Seccas

Sarbanes Oxley

Congress reacted to corporate financial scandals, including those affecting Enron, Arthur Andersen, and WorldCom, by passing the Sarbanes-Oxley Act of 2002. This Act, often referred to as SOX or Sarbox, is designed to "protect investors by improving the accuracy and reliability of corporate disclosures made pursuant to the securities laws."

The Act provides for new levels of auditor independence; personal accountability for CEOs and CFOs; additional accountability for corporate Boards; increased criminal and civil penalties for securities violations; increased disclosure regarding executive compensation, insider trading and financial statements; and certification of internal audit work by external auditors.

Other changes sound simple but are actually very complex. Section 302, for instance, requires that CEOS and CFOs sign an attestation to accompany each annual or quarterly report. This attestation removes any "I didn't know" defense for these officers, since they must assert that

they have reviewed the report, it is true, and it fairly represents the financial condition of the company, and
they know this to be so because they have accepted responsibility for internal controls over their financial processes, have designed controls that ensure that material information reaches them, and have personally evaluated the effectiveness of these controls.

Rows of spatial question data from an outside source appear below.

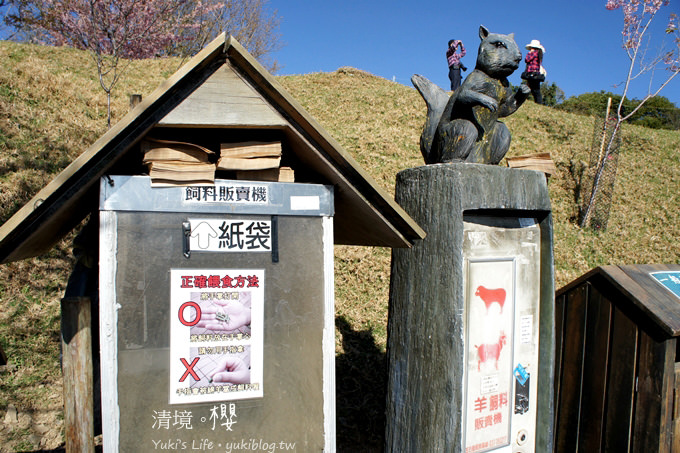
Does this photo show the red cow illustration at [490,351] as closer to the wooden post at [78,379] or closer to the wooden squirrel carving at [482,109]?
the wooden squirrel carving at [482,109]

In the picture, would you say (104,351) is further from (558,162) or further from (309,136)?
(558,162)

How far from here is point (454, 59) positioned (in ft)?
29.2

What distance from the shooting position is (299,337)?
2.40 m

The most expensive and time-consuming SOX effort, however, is represented in Section 404 of the Act. In this short section are the high-level requirements for management's assessment of the company's controls, referred to in Section 302. The detailed requirements for how management must conduct its assessment and what standards external auditors must use in deciding whether they can sign off on that assessment.

Today Email systems are the primary communications tools used by the majority of information workers and the most important data repository that organizations possess. Email is increasingly used to send, receive and store corporate records and conduct transactions.

To comply with Sarbox, companies must be retain these email records. Sarbox does include criminal provisions for altering or destroying certain kinds of records.

In clarifications to the Act, the SEC and the PCAOB have said that a company could "fail" Sarbanes-Oxley if controls are inadequate - even if no actual problems slipped through those controls.